Excerto do texto —
|---|
Como curiosidade. Há pouco estava ver a câmara da ISS. Mesmo com pouca definição deu para ver luzes da costa este da América do Norte. É-me dificil dizer a localização precisa (mas aposto o Canadá):


----------



## StormRic (22 Ago 2015 às 00:31)

Goni começa a acelerar numa trajectória ainda bastante colada ao Norte, a virar para NNE, última imagem uma hora atrás:


----------



## Orion (22 Ago 2015 às 00:39)

StormRic disse:


> Goni começa a acelerar numa trajectória ainda bastante colada ao Norte, a virar para NNE, última imagem uma hora atrás:



Aí tens a tua curva 

Está quase a ficar ao alcance dos radares de Taiwan:






http://www.cwb.gov.tw/V7e/observe/radar/

E japoneses:






http://www.jma.go.jp/en/radnowc/


----------



## Orion (22 Ago 2015 às 00:47)




----------



## StormRic (22 Ago 2015 às 00:51)
|---|
Material fornecido —
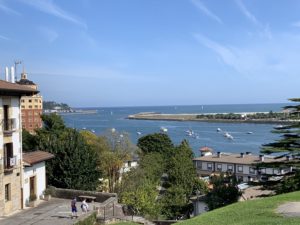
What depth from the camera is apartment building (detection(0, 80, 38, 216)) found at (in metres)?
24.4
|---|
Imprima sem alterações o trecho do excerto do texto que abre com as palavras "Como curiosidade. Há" e fecha com "2015 às 00:31)".

Como curiosidade. Há pouco estava ver a câmara da ISS. Mesmo com pouca definição deu para ver luzes da costa este da América do Norte. É-me dificil dizer a localização precisa (mas aposto o Canadá):


----------



## StormRic (22 Ago 2015 às 00:31)